An appeal was taken from this refusal, and carried before the appeal court, sitting at Columbia, the capital of the State.  How was this treated?  Without enlisting common respect, it sustained the opinion of Judge Withers, who was one of its constituted members.  Under such a state of things, where all the avenues to right and justice were clogged by a popular will that set itself above law or justice, where is the unprejudiced mind that will charge improper motives in asking justice of the highest judicial tribunal in the country.

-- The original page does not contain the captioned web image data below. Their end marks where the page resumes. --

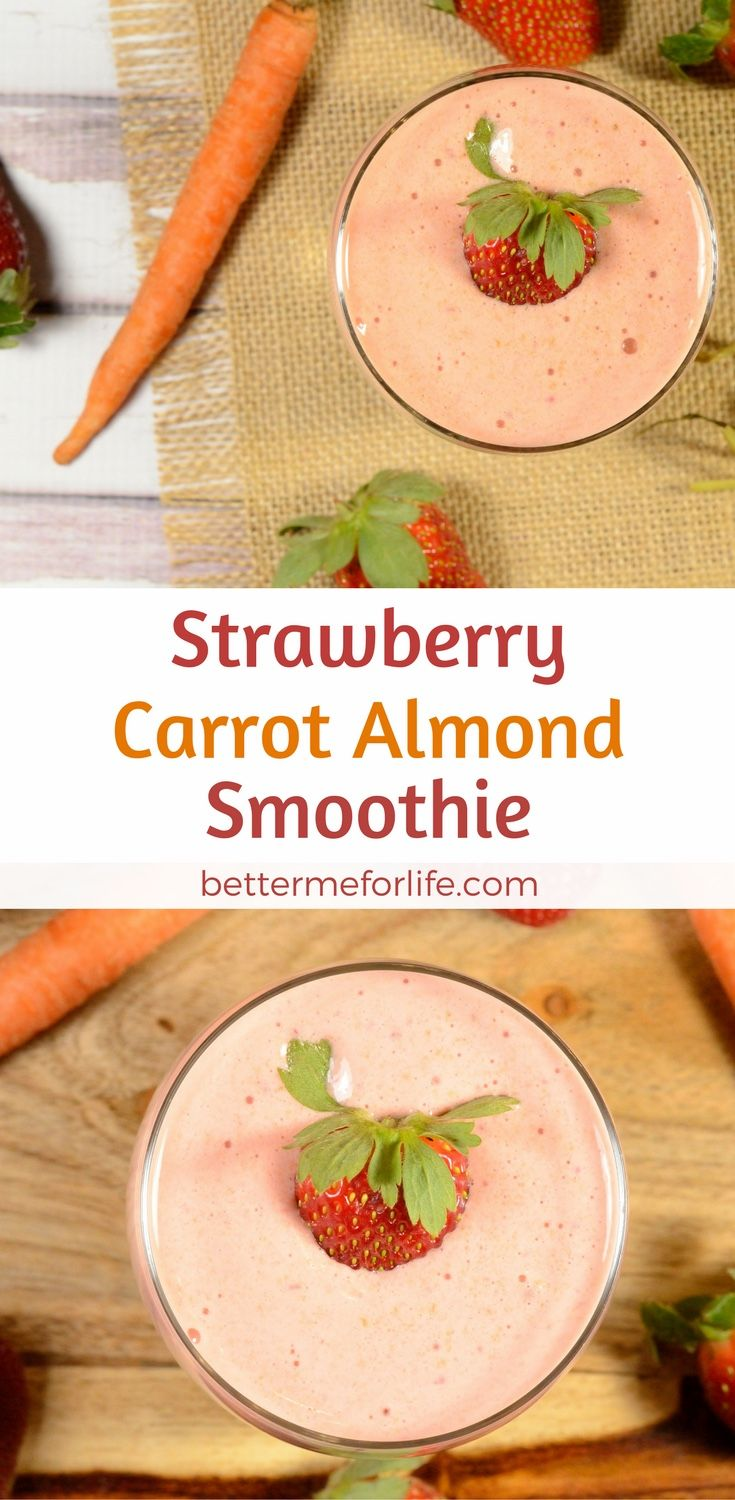 Who knew getting your vegetables could be this yummy? This strawberry carrot almond smoothie is the perfect blend of fruits and vegetables. Find the recipe on BetterMeforLife.com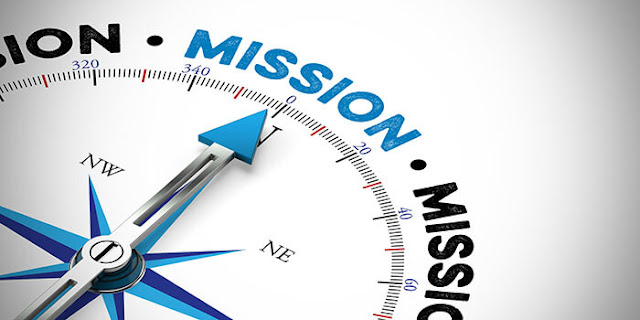 VLSI COACH: Mission, Vision, Goal, Purpose, Core Values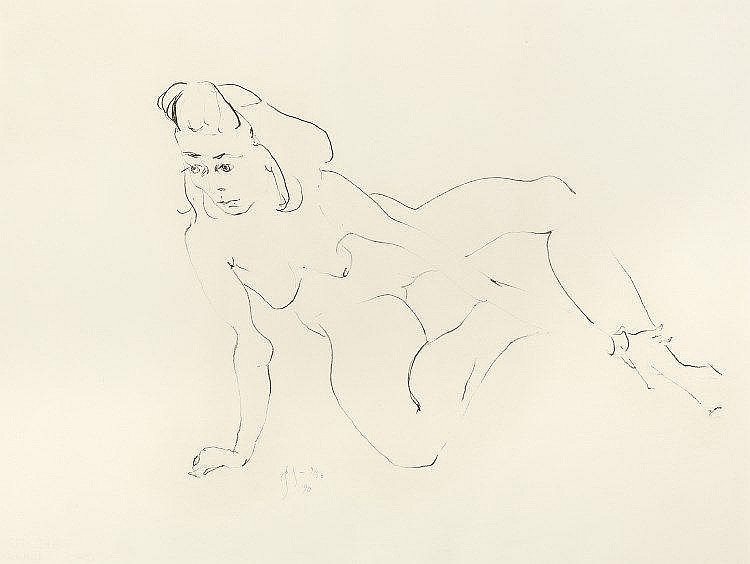 'Restling Nude'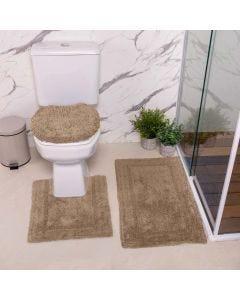 Jogo de Tapetes de Banheiro Arezo 3 Peças Havan - Taupe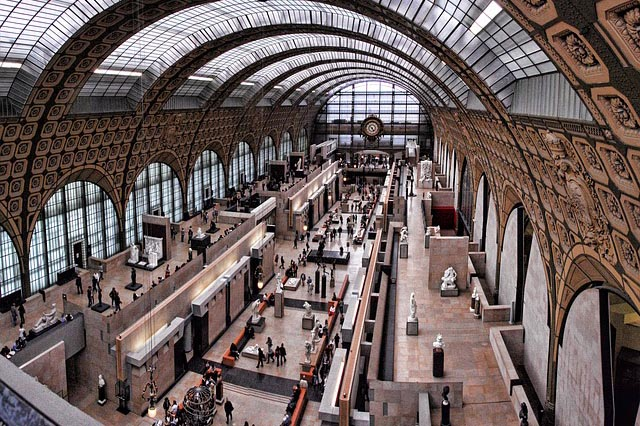 PRIVATE GUIDE PARISPRIVATE VISIT ORSAY MUSEUM
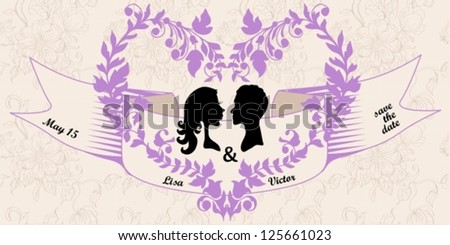 Wedding Invitation Card with floral heart, may be used for Valentine design, vector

In the year 1445, a petition was presented, or entered on the rolls of the British Parliament, from the commons of two neighboring counties, praying the abatement of a nuisance which promised fearful interruptions to the peace and quiet of their hamlets, in consequence of the number of attorneys having increased from eight to twenty-four, setting forth that attorneys were dangerous to the peace and happiness of a community, and praying that there should be no more than six attorneys for each county.  The king granted the petition, adding a clause which left it subject to the approval of the judges.  Time works mighty contrasts.  If those peaceable old commoners could have seen a picture of the nineteenth century, with its judiciary dotted upon the surface, they would certainly have put the world down as a very unhappy place.  The people of Charleston might now inquire why they have so much law and so little justice?

CHAPTER XXVIII.

The captain’s departure and Manuel’s release.

After remaining nearly three weeks in close confinement in a cell on the third story, Manuel was allowed to come down and resume his position among the stewards, in the “steward’s cell.”  There was a sad change of faces.  But one of those he left was there; and he, poor fellow, was so changed as to be but a wreck of what he was when Manuel was confined in the cell.